* ЗАДАНИЕ 1 *
Преврати в JSON-массив строк часть списка от строки с "Is (73,465) higher" до конца списка включительно. Каждой строке списка соответствует одно значение массива, пустые строки опусти.

* ФРАГМЕНТ ДОКУМЕНТА *

----------------------------------------

Профессор Львовского национального университета имени Ивана Франко Ярослав Грицак является известным историком как в Украине, так и за ее пределами. Автор целого ряда книг по истории Украины, он несколько лет преподавал в Колумбийском университете и Гарварде. Сейчас вернулся во Львов из Японии, где в Центре славистических исследований Университета города Хоккайдо три месяца работал над написанием своей очередной «Истории Украины». Эту книгу Ярославу Грицаку заказало издательство Blackwell’s, взявшееся за реализацию проекта крупной серии «История Европы», в которой предполагается представить каждую страну Старого Света отдельным томом. В последний раз Украина принимала участие в подобном проекте 200 лет назад, когда австрийский историк Энгель написал и издал историю запорожских казаков и историю Галицко-Волынского княжества. Каким увидит нынешний читательский мир прошлое Украины, а также взгляды историка на современные перспективы государства — об этом наш разговор с Ярославом Грицаком.

— Господин профессор, когда планируете завершить написание вашей новой «Истории Украины»?

По условиям контракта с издательством закончить книгу я должен в течение года. Серия «История Европы» — крупный издательский проект, и первыми книгами в ней должны выйти истории трех стран: Польши, Италии и Украины. Несколько усложняет процесс то, что писать приходится сразу на английском языке, поскольку средств на перевод не предусмотрено.

— Увидит ли это издание украинский читатель?

Надеюсь, что да. Киевское издательство «Критика» охотно возьмется за издание «Истории Украины», если Blackwell’s не запросит слишком высокую цену за авторские права.

— Какова идея вашей книги? Что нового о нас вы хотите рассказать миру?

Прежде всего я должен сказать, что речь идет всего лишь о модерной истории. Издательство не ставит требований, с какого года начинать рассказ. Каждый автор решает сам. Я начинаю книгу с открытия Америки как ключевого события для понимания и европейской, и украинской истории. Открытие Америки, возможно, является единственным в истории примером ошибки, столь кардинально изменившей развитие мира. Она привела к разделу мира на west and the rest: богатую и развитую Западную Европу (и ее дочь Северную Америку) с одной стороны и остальной мир — с другой. Между первым и вторым миром ведется интересная по своему драматизму борьба: второй пытается «догнать и перегнать» Запад, но до самого конца ХХ века это никак не удавалось. По той причине, что преимущество Запада не только в демократии и свободном рынке, в чем нас пытается убедить политически корректный либерализм, а в эксплуатации природных и человеческих ресурсов тех стран, которым не повезло войти в круг богатых и успешных родственников. И только сейчас, с возникновением новых «азиатских тигров» (Китай и Индия), видим, как на наших глазах 500-летний цикл доминирования Запада подходит к концу.

Украина, к счастью и к несчастью, стала одним из главных игроков в этой гонке. По определению, модернизация всюду вне Западной Европы была вестернизацией — т.е. осознанным копированием западных образцов в надежде на успех и богатство. Украина, как и Польша, географически и исторически была страной, непосредственно граничившей с Западом. А потому здесь западные влияния имели более раннюю природу, и все это приобретало драматический характер. Более того, без этого влияния Украина вообще бы не возникла.

----------------------------------------

* ИСХОДНЫЙ СПИСОК *
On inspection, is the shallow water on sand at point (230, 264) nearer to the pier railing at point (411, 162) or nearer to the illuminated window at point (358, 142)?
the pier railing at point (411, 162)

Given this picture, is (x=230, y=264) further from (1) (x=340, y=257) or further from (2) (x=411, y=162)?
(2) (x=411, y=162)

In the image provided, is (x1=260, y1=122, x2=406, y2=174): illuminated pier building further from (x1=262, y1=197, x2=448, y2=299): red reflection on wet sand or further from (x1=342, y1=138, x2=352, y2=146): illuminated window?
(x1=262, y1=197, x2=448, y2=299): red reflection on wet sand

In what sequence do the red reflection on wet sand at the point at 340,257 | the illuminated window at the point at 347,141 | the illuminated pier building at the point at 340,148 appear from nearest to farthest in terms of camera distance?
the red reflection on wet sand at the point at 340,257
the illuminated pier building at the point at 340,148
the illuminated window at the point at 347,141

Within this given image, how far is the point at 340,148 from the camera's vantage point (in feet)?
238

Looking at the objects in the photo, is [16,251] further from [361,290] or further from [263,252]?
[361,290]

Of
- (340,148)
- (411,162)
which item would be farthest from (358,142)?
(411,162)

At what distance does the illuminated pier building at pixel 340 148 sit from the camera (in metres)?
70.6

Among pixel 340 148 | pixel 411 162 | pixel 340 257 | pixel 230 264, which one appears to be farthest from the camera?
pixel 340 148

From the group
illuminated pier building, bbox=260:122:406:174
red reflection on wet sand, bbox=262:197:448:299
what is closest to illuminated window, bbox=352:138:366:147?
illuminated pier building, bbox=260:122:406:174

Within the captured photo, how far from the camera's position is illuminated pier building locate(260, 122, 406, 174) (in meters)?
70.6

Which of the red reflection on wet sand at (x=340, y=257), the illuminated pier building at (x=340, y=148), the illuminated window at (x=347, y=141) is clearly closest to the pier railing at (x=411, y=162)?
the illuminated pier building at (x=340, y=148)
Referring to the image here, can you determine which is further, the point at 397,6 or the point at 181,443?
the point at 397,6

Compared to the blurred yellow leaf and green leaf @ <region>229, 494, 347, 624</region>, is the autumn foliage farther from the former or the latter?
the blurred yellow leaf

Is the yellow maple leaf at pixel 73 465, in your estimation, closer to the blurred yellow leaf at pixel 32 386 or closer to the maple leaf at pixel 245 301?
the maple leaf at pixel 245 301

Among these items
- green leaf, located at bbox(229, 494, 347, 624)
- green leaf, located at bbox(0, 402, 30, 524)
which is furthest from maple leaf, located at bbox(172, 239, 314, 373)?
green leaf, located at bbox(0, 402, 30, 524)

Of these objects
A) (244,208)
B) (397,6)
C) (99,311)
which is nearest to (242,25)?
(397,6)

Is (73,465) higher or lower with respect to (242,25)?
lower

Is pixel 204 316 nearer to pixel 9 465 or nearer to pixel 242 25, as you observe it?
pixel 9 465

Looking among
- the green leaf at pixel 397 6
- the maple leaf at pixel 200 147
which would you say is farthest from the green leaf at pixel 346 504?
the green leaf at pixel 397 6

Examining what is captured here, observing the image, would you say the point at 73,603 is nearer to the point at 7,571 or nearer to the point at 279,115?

----------------------------------------

* ЗАДАНИЕ 2 *
Продолжи интервью с историком Ярославом Грицаком после его последнего абзаца.

* ОТВЕТ К ЗАДАНИЮ 1 *
[
  "Is (73,465) higher or lower with respect to (242,25)?",
  "lower",
  "Is pixel 204 316 nearer to pixel 9 465 or nearer to pixel 242 25, as you observe it?",
  "pixel 9 465",
  "Looking among",
  "- the green leaf at pixel 397 6",
  "- the maple leaf at pixel 200 147",
  "which would you say is farthest from the green leaf at pixel 346 504?",
  "the green leaf at pixel 397 6",
  "Examining what is captured here, observing the image, would you say the point at 73,603 is nearer to the point at 7,571 or nearer to the point at 279,115?"
]

* ОТВЕТ К ЗАДАНИЮ 2 *
Было бы что-то другое. Какая-то русская цивилизация, русское сообщество — неизвестно какие, невнятные. Каким ныне выглядит исламский мир.

Украина является продуктом вестернизации. Этот процесс всегда был весьма проблематичным, и Украина как дочь Европы тоже всегда была очень проблематичной. В итоге мы это ощущаем в своей жизни каждый день.

— Поскольку книга уже в работе, позвольте спросить — с чего она начинается? Что происходило в Украине к тому моменту, когда Колумб открыл Америку?

В Украине, как и во всем православном мире, в этот год ждали конца света. 1492 год по католическому календарю означает 7000 год по календарю православному. Круглые даты всегда вызывали чувство страха. Особенно, если впереди стоит семерка. Логика страха такова: Бог создал землю за семь дней; что у Бога день — у людей продолжается тысячу лет; Бог почил на седьмой день — следовательно, на земле последнее, седьмое тысячелетие принадлежит не Ему, а дьяволу; правление дьявола подходит к концу, и этому есть определенные признаки: намедни пал Константинополь (1453 г.), колыбель христианства, до того «неверные» татары разорили православную Русь, появляются разные ереси и знаки на небе. Во всем православном мире царит паника. Даже церковные календари далее чем на 7000 год не составляют — нет смысла, ведь дальше мир не будет существовать.

И вот миновал 7000 год, а потом 7001-й, — и ничего не происходит. Но люди на этом пространстве понемногу начинают жить не по семитысячному православному году, а по 1492-му, католическому. Исчезает старый мир...

Это отличие между двумя календарями позволяет мне развить тезис, лежащий в основе всей книги, а именно — существуют очень сильные цивилизационные отличия на Евразийском континенте. Условно говоря, между миром западнохристианским, восточнохристианским и мусульманским. Отличия, которые можно назвать цивилизационными — но не в примитивном хантингтоновском понимании. Ведь цивилизации не только враждуют, но порой творят весьма устойчивые синтезы — каким есть, скажем, греко-католическая церковь. Украина сама есть продуктом такого синтеза. Она является самым прозападным восточно-христианским пространством. И этот синтез имеет долговременные последствия, особенно заметные после падения коммунизма и отличающие Украину от Беларуси и России. Главное отличие заключается собственно в степени западного влияния. Когда вестернизация затрагивает не только верхушку просвещенной элиты, как, скажем, в России, а все общество от самых низов в ежедневной жизни.

— Вы называете Украину дочерью Европы. Изложите свою мысль поподробнее...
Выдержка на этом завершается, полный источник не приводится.